## WHAT THE EXERCISE ASKS
Word for word, the data below must be repeated in full; no picture is to be included.
RECORDED DATA Block Start
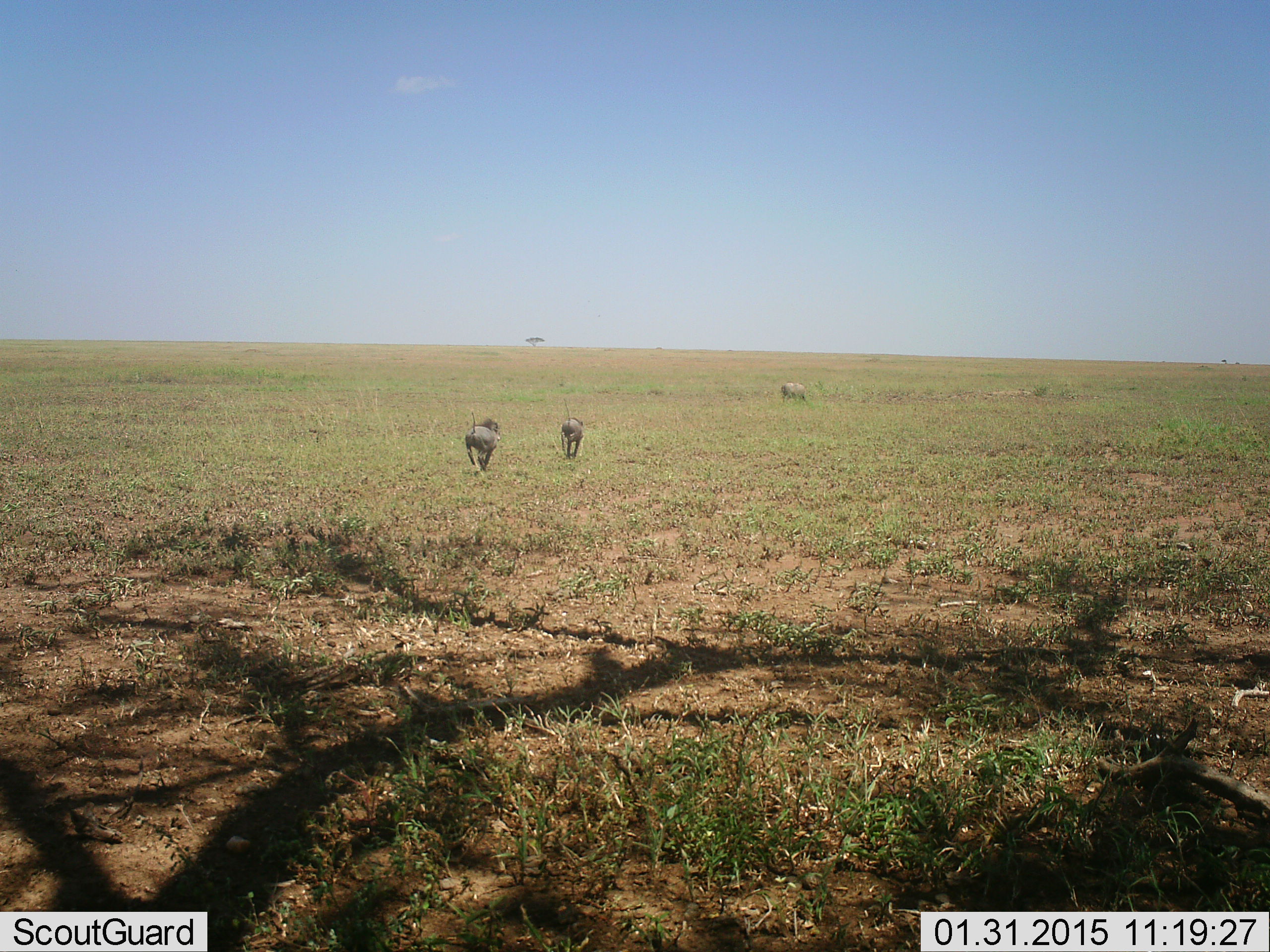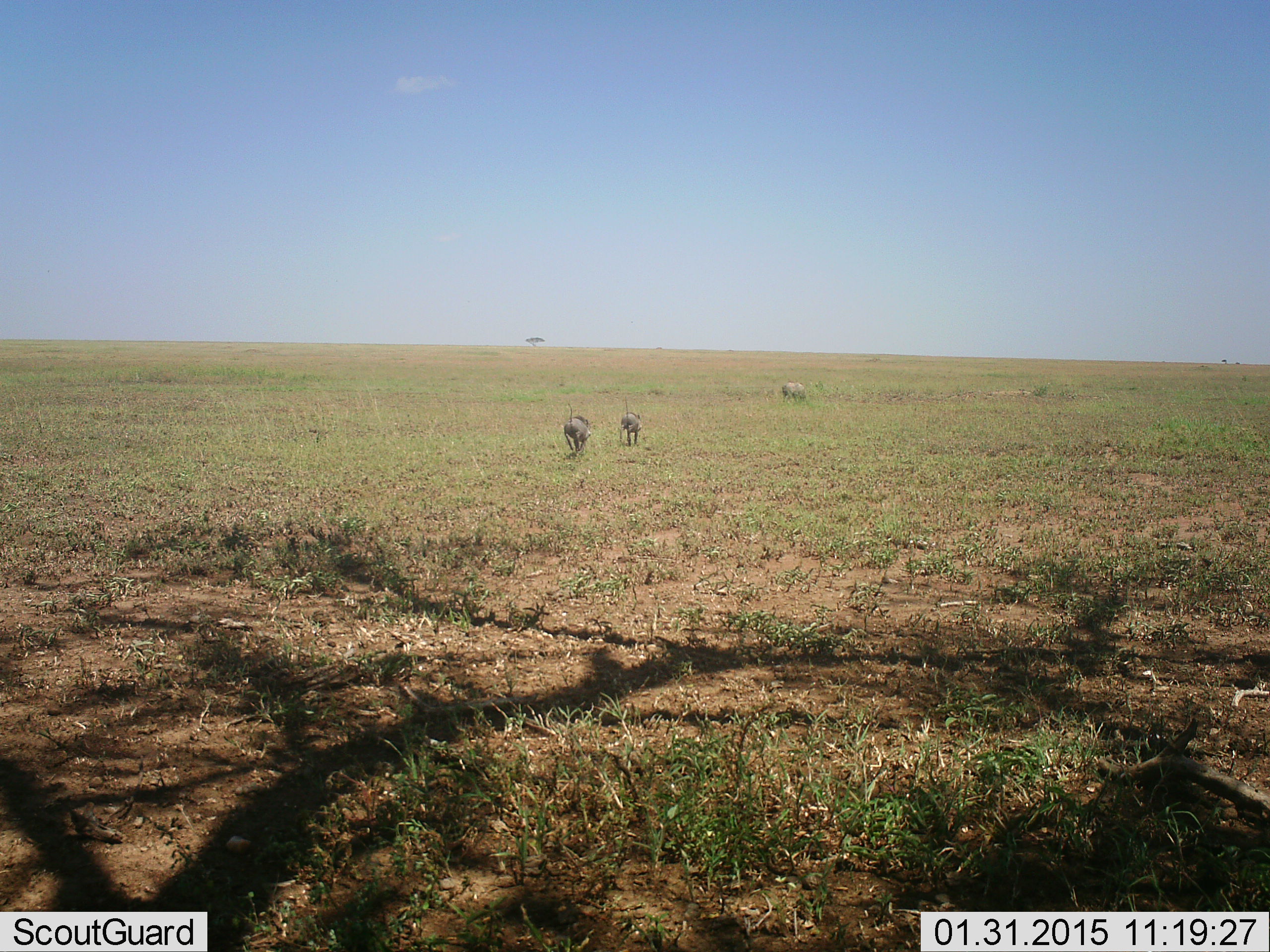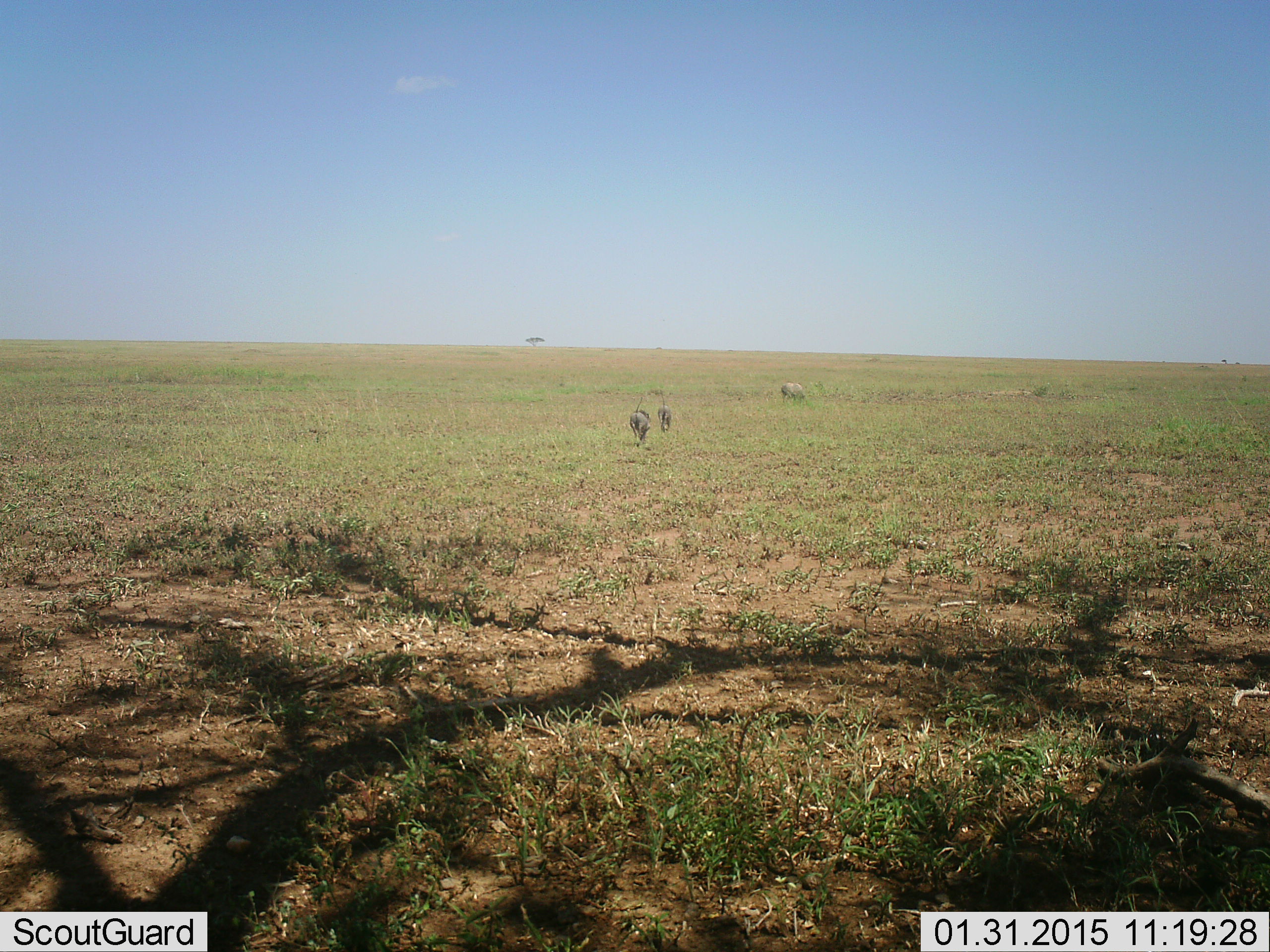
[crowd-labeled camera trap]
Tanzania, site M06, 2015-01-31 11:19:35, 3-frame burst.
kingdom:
RECORDED DATA Block End
## RESPONSE AREA
[crowd-labeled camera trap]
Tanzania, site M06, 2015-01-31 11:19:35, 3-frame burst.
kingdom:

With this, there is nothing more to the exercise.